Skin and subcutaneous diseases rank as the fourth major cause of nonfatal disease burden worldwide, affecting a considerable proportion of individuals, with a prevalence ranging from 30 to 70% across all ages and regions. However, dermatologists are consistently in short supply, particularly in rural areas, and consultation costs are on the rise. As a result, the responsibility of diagnosis often falls on non-specialists such as primary care physicians, nurse practitioners, and physician assistants, which may have limited knowledge and training and low accuracy on diagnosis. The use of store-and-forward teledermatology has become dramatically popular in order to expand the range of services available to medical professionals, which involves transmitting digital images of the affected skin area (usually taken using a digital camera or smartphone) and other relevant medical information from users to dermatologists. Then, the dermatologist reviews the case remotely and advises on diagnosis, workup, treatment, and follow-up recommendations. Nonetheless, the field of dermatology diagnosis faces three significant hurdles. First, there is a shortage of dermatologists accessible to diagnose patients, particularly in rural regions. Second, accurately interpreting skin disease images poses a considerable challenge. Lastly, generating patient-friendly diagnostic reports is usually a time-consuming and labor-intensive task for dermatologists.
Advancements in technology have led to the development of various tools and techniques to aid dermatologists in their diagnosis. For example, the development of artificial intelligence (AI) tools to aid in the diagnosis of skin disorders from images has been made possible by recent advancements in deep learning (DL), such as skin cancer classification, dermatopathology, predicting novel risk factors or epidemiology, identifying onychomycosis, quantifying alopecia areata, classify skin lesions from mpox virus infection, and so on. Among these, most studies have predominantly concentrated on identifying skin lesions through dermoscopic images. However, dermatoscopy is often not readily available outside of dermatology clinics. Some studies have explored the use of clinical photographs of skin cancer, onychomycosis, and skin lesions on educational websites. Nevertheless, those methods are tailored for particular diagnostic objectives as classification tasks and their approach still requires further analysis by dermatologists to issue reports and make clinical decisions. Those methods are unable to automatically generate detailed reports in natural language and allow interactive dialogues with patients. At present, there are no such diagnostic systems available for users to self-diagnose skin conditions by submitting images that can automatically and interactively analyze and generate easy-to-understand text reports.

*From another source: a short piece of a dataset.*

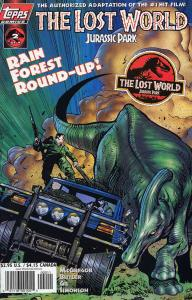 Lost World, The: Jurassic Park #2 VF/NM; Topps | save on shipping - details insi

Over the past few months, the field of large language models (LLMs) has seen significant advancements, offering remarkable language comprehension abilities and the potential to perform complex linguistic tasks. One of the most anticipated models is GPT-4, which is a large-scale multimodal model that has demonstrated exceptional capabilities, such as generating accurate and detailed image descriptions, providing explanations for atypical visual occurrences, constructing websites based on handwritten textual descriptions, and even acting as family doctors. Despite these remarkable advancements, some features of GPT-4 are still not accessible to the public and are closed-source. Users need to pay and use some features through API. As an accessible alternative, ChatGPT, which is also developed by OpenAI, has demonstrated the potential to assist in disease diagnosis through conversation with patients. By leveraging its advanced natural language processing capabilities, ChatGPT could interpret symptoms and medical history provided by patients and make suggestions for potential diagnoses or referrals to appropriate dermatological specialists. However, it is important to note that most LLMs are limited to text interaction alone currently. Nevertheless, the development of multimodal large language models for medical diagnosis is still in its early stages, particularly considering the prevalence of image-based data in the field of medical diagnosis, among which, dermatological diagnosis is a very important task but lacks relevant research on enhanced diagnosis with multimodal large language models.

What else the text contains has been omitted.